6. IDB Lab Grants — High-Impact Innovation

IDB Lab, the innovation laboratory of the Inter-American Development Bank, is the region’s most active grant-making institution for high-impact tech startups. Unlike traditional IDB loans, IDB Lab grants are explicitly non-dilutive and target early-stage startups whose innovations benefit vulnerable or underserved communities across Latin America and the Caribbean.

IDB Lab has supported hundreds of startups across fintech, agritech, healthtech, edtech, and climate tech with grants that vary in size but can reach seven figures for transformative projects. Their investment thesis prioritizes technology-driven solutions with demonstrated scalability — meaning a Peruvian fintech serving the unbanked, a Colombian agritech improving smallholder yields, or a Mexican healthtech expanding telemedicine access are precisely the kinds of companies they are designed to fund.

IDB Lab frequently co-invests alongside equity partners, meaning a grant award often unlocks additional venture capital investment from aligned institutional investors in the same round.

Best for: Latin American startups with high-impact models addressing financial inclusion, climate, food security, or healthcare
How to approach: Apply through IDB Lab’s open calls, which are sector-specific; demonstrate measurable social or environmental impact alongside commercial viability


7. U.S. Embassy Small Grants Programs

U.S. Embassy Small Grants Programs operate in more than a dozen Latin American countries and offer grants of up to $20,000 to nonprofits, NGOs, individuals, educational institutions, and in some cases startup organizations working on projects aligned with US foreign policy priorities — including democratic governance, economic empowerment, digital inclusion, and environmental sustainability.

In Colombia specifically, applications are accepted on a rolling basis with deadlines in December, March, and May — making this one of the more accessible grant cycles in the region. While the amounts are smaller than IDB or Startup Chile programs, Embassy grants carry diplomatic credibility and often open doors to broader USAID and State Department funding ecosystems.


8. Tinker Foundation — Supporting Latin American Development

The Tinker Foundation funds organizations working to improve the lives of people across Latin America, with grants available to both US-registered charitable organizations with 501(c)(3) status and to Latin American organizations directly.

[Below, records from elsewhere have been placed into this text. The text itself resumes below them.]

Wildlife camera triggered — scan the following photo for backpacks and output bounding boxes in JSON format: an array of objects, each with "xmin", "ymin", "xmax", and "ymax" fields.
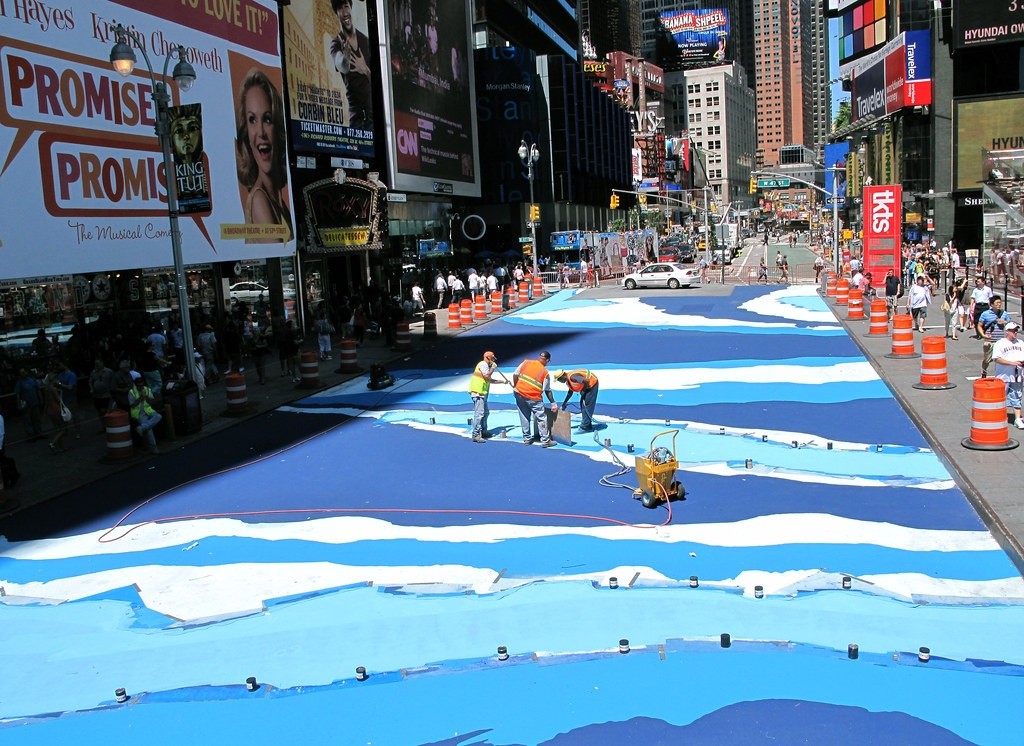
[{"xmin": 897, "ymin": 283, "xmax": 904, "ymax": 297}]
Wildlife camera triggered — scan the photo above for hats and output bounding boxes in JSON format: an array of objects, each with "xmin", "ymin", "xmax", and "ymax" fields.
[
  {"xmin": 554, "ymin": 369, "xmax": 564, "ymax": 381},
  {"xmin": 484, "ymin": 352, "xmax": 497, "ymax": 361},
  {"xmin": 540, "ymin": 351, "xmax": 552, "ymax": 364},
  {"xmin": 1004, "ymin": 322, "xmax": 1020, "ymax": 330}
]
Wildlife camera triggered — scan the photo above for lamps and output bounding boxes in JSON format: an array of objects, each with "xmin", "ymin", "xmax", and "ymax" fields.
[{"xmin": 824, "ymin": 73, "xmax": 851, "ymax": 87}]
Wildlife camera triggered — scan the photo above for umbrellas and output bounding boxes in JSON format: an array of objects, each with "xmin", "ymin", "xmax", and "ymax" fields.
[{"xmin": 474, "ymin": 248, "xmax": 520, "ymax": 266}]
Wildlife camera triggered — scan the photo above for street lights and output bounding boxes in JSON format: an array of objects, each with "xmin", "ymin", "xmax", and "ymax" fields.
[
  {"xmin": 107, "ymin": 21, "xmax": 198, "ymax": 388},
  {"xmin": 518, "ymin": 139, "xmax": 540, "ymax": 276}
]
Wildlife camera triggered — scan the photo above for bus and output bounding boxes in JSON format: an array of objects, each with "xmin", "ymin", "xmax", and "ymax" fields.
[{"xmin": 549, "ymin": 229, "xmax": 660, "ymax": 281}]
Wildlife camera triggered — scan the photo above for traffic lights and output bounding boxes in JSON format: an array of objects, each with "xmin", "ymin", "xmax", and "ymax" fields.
[
  {"xmin": 749, "ymin": 176, "xmax": 757, "ymax": 196},
  {"xmin": 529, "ymin": 205, "xmax": 539, "ymax": 221},
  {"xmin": 610, "ymin": 194, "xmax": 619, "ymax": 210}
]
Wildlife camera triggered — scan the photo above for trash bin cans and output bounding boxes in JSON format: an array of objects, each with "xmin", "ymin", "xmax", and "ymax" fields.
[{"xmin": 169, "ymin": 379, "xmax": 203, "ymax": 436}]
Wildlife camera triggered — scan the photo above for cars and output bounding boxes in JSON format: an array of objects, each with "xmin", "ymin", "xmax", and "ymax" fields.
[
  {"xmin": 228, "ymin": 280, "xmax": 296, "ymax": 301},
  {"xmin": 620, "ymin": 263, "xmax": 700, "ymax": 289},
  {"xmin": 659, "ymin": 222, "xmax": 784, "ymax": 264}
]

The foundation’s priorities include civic participation, environmental sustainability, and economic development — making it particularly relevant for social enterprise founders whose work sits at the intersection of business and community impact.


How to Maximize Your Grant Success Rate

The entrepreneurs who win grants consistently share several characteristics:

  • Mission clarity: Grant-makers fund founders who can articulate a specific, measurable impact — not vague aspirations. Define exactly who you serve, what problem you solve, and how you measure success
  • Institutional fit: Every grant has a thesis. Read the funder’s recent awards, their stated priorities, and their language — then mirror that framing in your application
  • Traction evidence: Grants at the seed and growth stage increasingly expect some evidence of validation — pilot customers, letters of intent, early revenue, or published research
  • Narrative quality: Grant applications are evaluated by committees, not algorithms. The quality of your writing, the coherence of your story, and the strength of your team section matter enormously
  • Stacking strategy: The most successful founders don’t rely on a single grant — they build a grant stack that combines federal programs (SBIR), international development grants (IDB Lab), regional programs (Startup Chile), and private foundation awards into a coherent non-dilutive capital strategy

Free capital is the rarest resource in the startup world. The programs on this list represent real, accessible opportunities for founders across the United States and Latin America who are willing to invest the time and rigor that compelling grant applications demand. The runway they provide — and the validation signal they send to future investors — can be transformative at exactly the moment it matters most.